= Abortion in Bangladesh =

Abortion is illegal in Bangladesh under most situations, but menstrual regulation is often used as a substitute. Bangladesh is still governed by the Penal Code of 1860, where induced abortion is illegal unless the woman is in danger.

Historically, abortion has been prevalent, especially during the years following the Bangladesh Liberation War. For example, in 1972, the law allowed for abortion for those women who has been raped during the war. In 1976, the Bangladesh National Population Policy unsuccessfully attempted to legalize abortion in the first trimester.

Since 1979, menstrual regulation has been the favored alternative to induced abortion, and it is legally permitted because pregnancy cannot be established. In 2012, the Drug Administration for Bangladesh legalised the combination of mifepristone and misoprostol for medical abortion.

==Menstrual regulation==
Part of the family planning program in Bangladesh since 1979, menstrual regulation is a procedure that uses manual vacuum aspiration to make it impossible to be pregnant after missing a period. It is simple and can be done with inexpensive equipment. The procedure also is performed without the use of anaesthesia.

A study about menstrual regulation in 2013 studied 651 consenting women from 10 different facilities in Bangladesh, who were seeking menstrual regulation and were about 63 days or less late of their menstrual cycle. They were given about 200 mg of mifepristone, followed later by 800 mg of misoprostol.
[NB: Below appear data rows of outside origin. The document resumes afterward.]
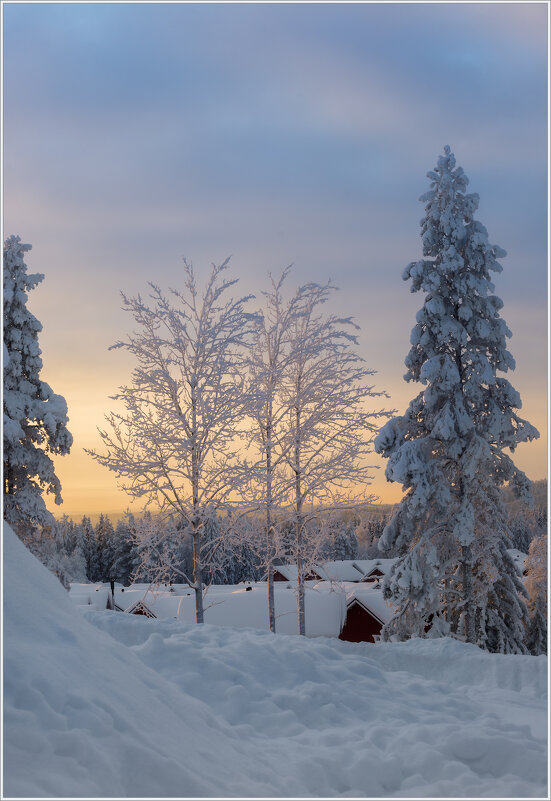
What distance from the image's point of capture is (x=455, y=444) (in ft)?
51.1

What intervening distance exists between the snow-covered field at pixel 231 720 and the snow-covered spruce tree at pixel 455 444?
616cm

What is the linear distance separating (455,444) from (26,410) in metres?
10.1


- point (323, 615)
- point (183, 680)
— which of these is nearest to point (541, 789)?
point (183, 680)

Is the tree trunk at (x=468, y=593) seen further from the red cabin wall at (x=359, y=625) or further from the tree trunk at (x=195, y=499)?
the red cabin wall at (x=359, y=625)

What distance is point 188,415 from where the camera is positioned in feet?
49.7

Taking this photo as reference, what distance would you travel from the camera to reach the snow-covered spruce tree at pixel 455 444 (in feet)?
51.1

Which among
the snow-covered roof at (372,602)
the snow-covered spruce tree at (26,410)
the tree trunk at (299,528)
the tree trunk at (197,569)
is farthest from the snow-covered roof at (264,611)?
the tree trunk at (197,569)

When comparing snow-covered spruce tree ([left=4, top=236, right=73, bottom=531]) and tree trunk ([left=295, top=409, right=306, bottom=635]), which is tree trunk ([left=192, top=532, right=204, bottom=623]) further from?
snow-covered spruce tree ([left=4, top=236, right=73, bottom=531])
The researchers found that 93% of the women had evacuated the uterus without the use of the surgical intervention, and 92% of the women were satisfied with the pills and the rest of the treatment.

Although menstrual regulation centers are centralized and free of charge, many women still lack access due to socioeconomic barriers and social stigma. Centers charge additional fees if the pregnancy is beyond 10 weeks, and many women are unaware of menstrual regulation or face male opposition to the procedure. As a result, some women turn to illegal abortions.

== Abortion ==
An abortion can be legally performed by a physician in a hospital, if it is necessary to save the life of the mother. A person who performs an abortion under any other circumstances, including a woman who self-aborts, can be punished by a fine and imprisonment.

Menstrual regulation allows a woman to terminate within 10 weeks of her last period, but unsafe methods to terminate pregnancy are widespread. In response, a hotline was created for women to get information about fertility control, including menstrual regulation.

According to an article by the Guttmacher Institute, which studied the rural sub-district of Matlab, illegal abortion is becoming increasingly prevalent despite the availability of safer methods of fertility control.

A study by Mizanur Rahman and Julie DaVanzo showed that between 2000 and 2008, a woman was more likely to die from the complications of unsafe abortion than from childbirth itself, and that death rates from childbirth were similar of the death rates for the complications of menstrual regulation.

Another study in Matlab found that between 1982 and 1998, abortion about 35 times more prevalent among unmarried adolescent girls than among married adolescent girls, and it was much higher among who were less than 18 years of age and those who passed or had more than primary education.

== Statistics ==
As of 2014, the national rate that women participate in menstrual regulation as a post-contraceptive way to control their fertility was 10 per 1,000 women aged 15–49. The national rate for induced abortion was 29 per 1,000 women in the same age interval. The United Nations estimated that in 2000, the abortion rate was 4.0 abortions per 1,000 women aged 15–44.

Only 42% of facilities that were expected to provide menstrual regulation services actually did so. Of the Union Health and Family Welfare Centres, which are especially relied upon in rural areas, half provided these services. According to Guttmacher, about 27% of women (about 105,000) are turned away annually. In addition, in 2014, about 50% of married Bangladeshi women had not heard of menstrual regulation.

In 2014, it was estimated that between 523,808 and 769,269 abortions occurred per year in Bangladesh.